I have never been assaulted, raped, beaten, psychologically disintegrated, molested or mentally tortured.
But I know, personally and professionally, individuals who have endured all of these things. I have looked into the eyes of people who have been in fear of their lives because they were a victim, a target, an opportunity, a soft touch.
I confronted a man who had committed a crime, though I was too young at the time to realise that's what it was. I was not his victim and I thought I was a heroine, swooping in to avenge on someone else's behalf. Looking back, all that happened was that he patronised me out of it, and I failed to report his sorry ass for using his position of power to abuse young women. He moved on.
I giggled when a very famous individual groped my knee - I was too giddy at the excitement of a bottle of under-age cider, and besides, he was just a drunken dirty old man with fancy French shirts and a big boat. I knew my father didn't vote for him anyway.

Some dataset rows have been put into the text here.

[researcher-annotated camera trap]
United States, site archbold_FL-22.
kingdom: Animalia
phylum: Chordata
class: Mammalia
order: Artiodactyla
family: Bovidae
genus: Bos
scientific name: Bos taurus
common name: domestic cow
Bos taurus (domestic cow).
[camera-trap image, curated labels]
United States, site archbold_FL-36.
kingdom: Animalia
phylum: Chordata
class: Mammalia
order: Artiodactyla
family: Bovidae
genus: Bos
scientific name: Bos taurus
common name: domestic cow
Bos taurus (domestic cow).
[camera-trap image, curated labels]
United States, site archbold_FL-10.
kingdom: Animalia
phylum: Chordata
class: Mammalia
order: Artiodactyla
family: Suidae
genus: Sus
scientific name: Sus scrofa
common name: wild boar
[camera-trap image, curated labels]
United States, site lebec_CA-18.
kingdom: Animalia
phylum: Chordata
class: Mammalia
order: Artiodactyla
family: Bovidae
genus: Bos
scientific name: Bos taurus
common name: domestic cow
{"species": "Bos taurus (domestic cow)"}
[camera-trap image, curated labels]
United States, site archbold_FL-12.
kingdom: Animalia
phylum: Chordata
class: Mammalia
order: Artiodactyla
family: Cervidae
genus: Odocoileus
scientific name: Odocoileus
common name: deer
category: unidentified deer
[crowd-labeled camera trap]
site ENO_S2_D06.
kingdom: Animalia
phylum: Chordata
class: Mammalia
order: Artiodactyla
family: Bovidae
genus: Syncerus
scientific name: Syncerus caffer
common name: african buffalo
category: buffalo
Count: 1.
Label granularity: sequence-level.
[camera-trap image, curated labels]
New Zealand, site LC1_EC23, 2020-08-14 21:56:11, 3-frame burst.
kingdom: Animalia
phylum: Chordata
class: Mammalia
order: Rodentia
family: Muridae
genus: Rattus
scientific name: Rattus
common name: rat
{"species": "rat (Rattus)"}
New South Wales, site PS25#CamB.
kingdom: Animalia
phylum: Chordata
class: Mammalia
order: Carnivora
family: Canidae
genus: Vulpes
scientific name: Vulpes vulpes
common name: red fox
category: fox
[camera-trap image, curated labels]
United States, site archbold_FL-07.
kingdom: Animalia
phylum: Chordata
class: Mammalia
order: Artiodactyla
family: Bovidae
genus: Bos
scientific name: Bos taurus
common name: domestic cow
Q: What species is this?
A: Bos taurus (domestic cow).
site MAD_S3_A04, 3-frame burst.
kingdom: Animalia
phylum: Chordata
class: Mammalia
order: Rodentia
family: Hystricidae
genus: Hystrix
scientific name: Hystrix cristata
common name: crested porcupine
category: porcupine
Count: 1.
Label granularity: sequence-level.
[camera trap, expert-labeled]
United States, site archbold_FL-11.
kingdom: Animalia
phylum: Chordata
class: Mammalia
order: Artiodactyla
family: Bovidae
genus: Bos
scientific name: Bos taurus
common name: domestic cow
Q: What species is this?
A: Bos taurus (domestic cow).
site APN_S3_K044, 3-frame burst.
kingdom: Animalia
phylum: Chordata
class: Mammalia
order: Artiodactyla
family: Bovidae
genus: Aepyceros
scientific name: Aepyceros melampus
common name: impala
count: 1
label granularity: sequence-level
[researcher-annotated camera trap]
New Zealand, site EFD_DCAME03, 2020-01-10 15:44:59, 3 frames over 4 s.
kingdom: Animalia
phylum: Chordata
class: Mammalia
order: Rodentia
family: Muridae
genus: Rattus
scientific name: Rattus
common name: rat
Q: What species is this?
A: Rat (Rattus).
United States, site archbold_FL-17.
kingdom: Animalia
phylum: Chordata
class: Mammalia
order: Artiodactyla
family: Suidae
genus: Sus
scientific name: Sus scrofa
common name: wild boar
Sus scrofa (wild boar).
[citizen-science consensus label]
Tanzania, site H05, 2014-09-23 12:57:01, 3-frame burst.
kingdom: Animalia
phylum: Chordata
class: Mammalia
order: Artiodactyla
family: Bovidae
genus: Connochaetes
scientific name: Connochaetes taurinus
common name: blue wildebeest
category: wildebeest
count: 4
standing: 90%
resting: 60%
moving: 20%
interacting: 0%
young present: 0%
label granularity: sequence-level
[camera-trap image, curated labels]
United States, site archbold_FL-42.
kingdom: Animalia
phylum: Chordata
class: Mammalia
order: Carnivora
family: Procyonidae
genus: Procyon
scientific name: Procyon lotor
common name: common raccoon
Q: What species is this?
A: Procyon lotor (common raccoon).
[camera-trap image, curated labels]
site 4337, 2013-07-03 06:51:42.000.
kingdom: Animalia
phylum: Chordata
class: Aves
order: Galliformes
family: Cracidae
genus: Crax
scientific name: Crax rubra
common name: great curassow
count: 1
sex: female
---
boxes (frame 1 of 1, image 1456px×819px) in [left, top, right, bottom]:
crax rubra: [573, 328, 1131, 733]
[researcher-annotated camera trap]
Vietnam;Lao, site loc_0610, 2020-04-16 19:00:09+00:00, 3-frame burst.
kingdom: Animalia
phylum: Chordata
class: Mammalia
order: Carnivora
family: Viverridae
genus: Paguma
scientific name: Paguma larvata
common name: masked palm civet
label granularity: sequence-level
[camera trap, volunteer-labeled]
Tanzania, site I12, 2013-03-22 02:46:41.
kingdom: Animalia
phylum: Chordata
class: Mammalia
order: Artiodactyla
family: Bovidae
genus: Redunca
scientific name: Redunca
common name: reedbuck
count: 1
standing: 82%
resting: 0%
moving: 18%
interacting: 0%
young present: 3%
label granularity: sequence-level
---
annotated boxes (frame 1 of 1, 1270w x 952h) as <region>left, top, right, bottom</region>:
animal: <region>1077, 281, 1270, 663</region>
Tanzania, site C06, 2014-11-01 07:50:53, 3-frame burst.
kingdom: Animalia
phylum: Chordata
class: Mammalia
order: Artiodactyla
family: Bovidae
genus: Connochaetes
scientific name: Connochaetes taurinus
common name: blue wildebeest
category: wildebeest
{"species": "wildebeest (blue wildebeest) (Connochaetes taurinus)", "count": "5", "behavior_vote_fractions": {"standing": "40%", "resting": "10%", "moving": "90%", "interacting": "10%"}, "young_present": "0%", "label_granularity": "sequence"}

I was less impressed when a pudgy, also-famous, fella decided to give me a big wet kiss on my cheek just because some football match had finished with a score that pleased him. But I was hardly going to make a big deal out of that now, was I? There I was, shouting Man On and Square Ball and Refereeeee! so I I was obviously into the whole thing, and as the only woman in the room I was surely going to offer up a cheek in celebration? Hardly worth getting my knickers in a knot over.
And the point is, these are only minor transgressions in the scheme of things. They annoyed me, like wolf-whistles are annoying, or sniggers, or inappropriate jokes. These are the baseline. You do not get through life as a woman without some of these.
There are the other grey-area ones, about consent, or not. There's always a few of those scattered around in the past.
But I have been lucky, and I realise it.
However, I cannot abandon those fear-filled eyes that have looked into mine. I cannot walk away from the bruised cheekbones, the crushed spirit, the defeat.
I cannot join in with the "Erra don't mind your bloody Women's Day business. What about the poor men?" carry-on.
I don't want to see that fear in anyone's eyes, male or female. I don't want to hear about relentless emotional abuse and degradation from anyone, male or female.
It just so happens, that in 18 years of doctoring, the majority of those eyes have belonged to women.